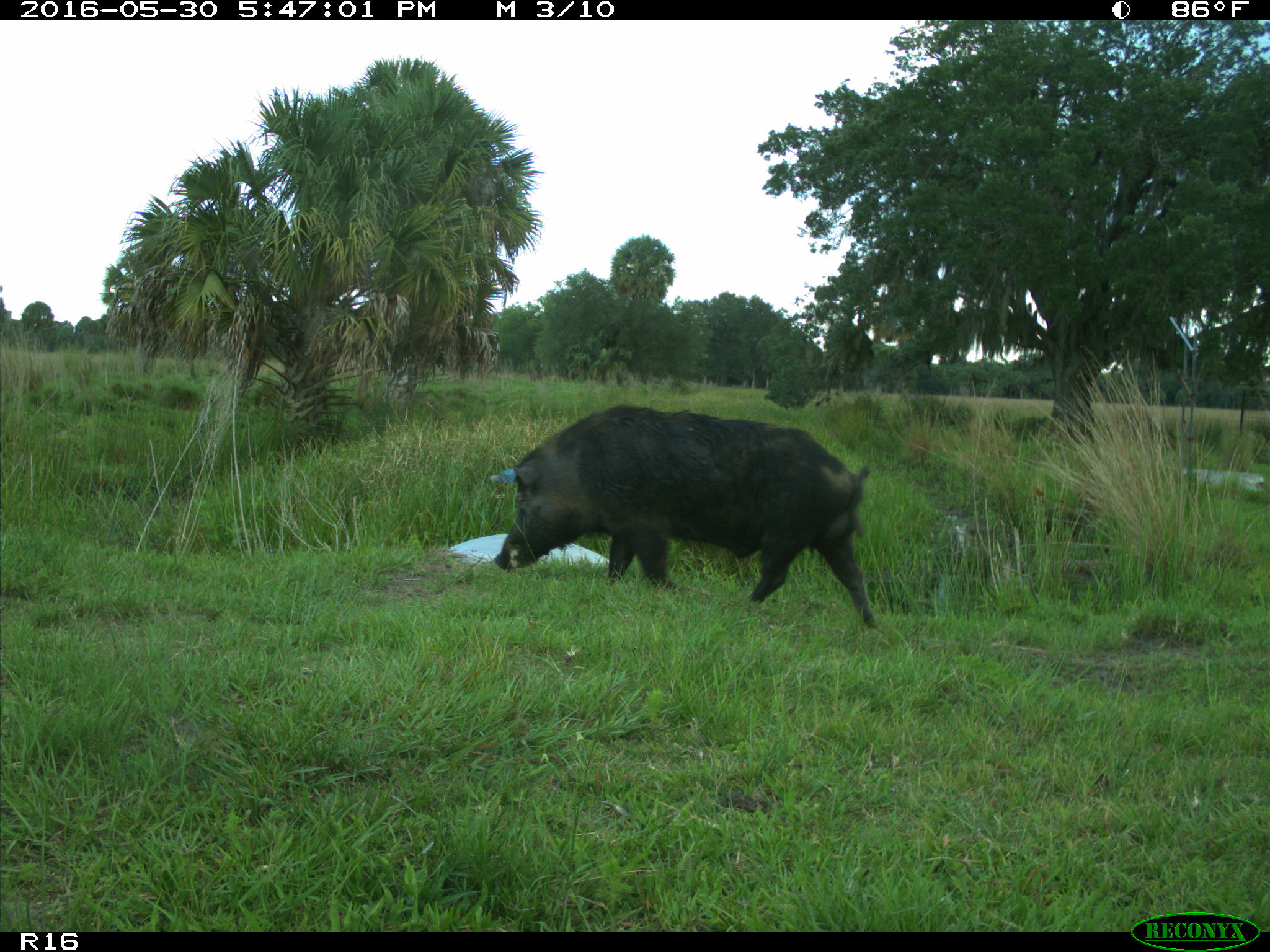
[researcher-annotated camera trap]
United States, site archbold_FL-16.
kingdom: Animalia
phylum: Chordata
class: Mammalia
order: Artiodactyla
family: Suidae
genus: Sus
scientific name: Sus scrofa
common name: wild boar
Sus scrofa (wild boar).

########

* HOW TO COMPLETE THIS TASK *
The answer must be an exact copy of the records, with no images in it.

* SOLVED PROBLEM *
[researcher-annotated camera trap]
United States, site archbold_FL-16.
kingdom: Animalia
phylum: Chordata
class: Mammalia
order: Artiodactyla
family: Suidae
genus: Sus
scientific name: Sus scrofa
common name: wild boar
Sus scrofa (wild boar).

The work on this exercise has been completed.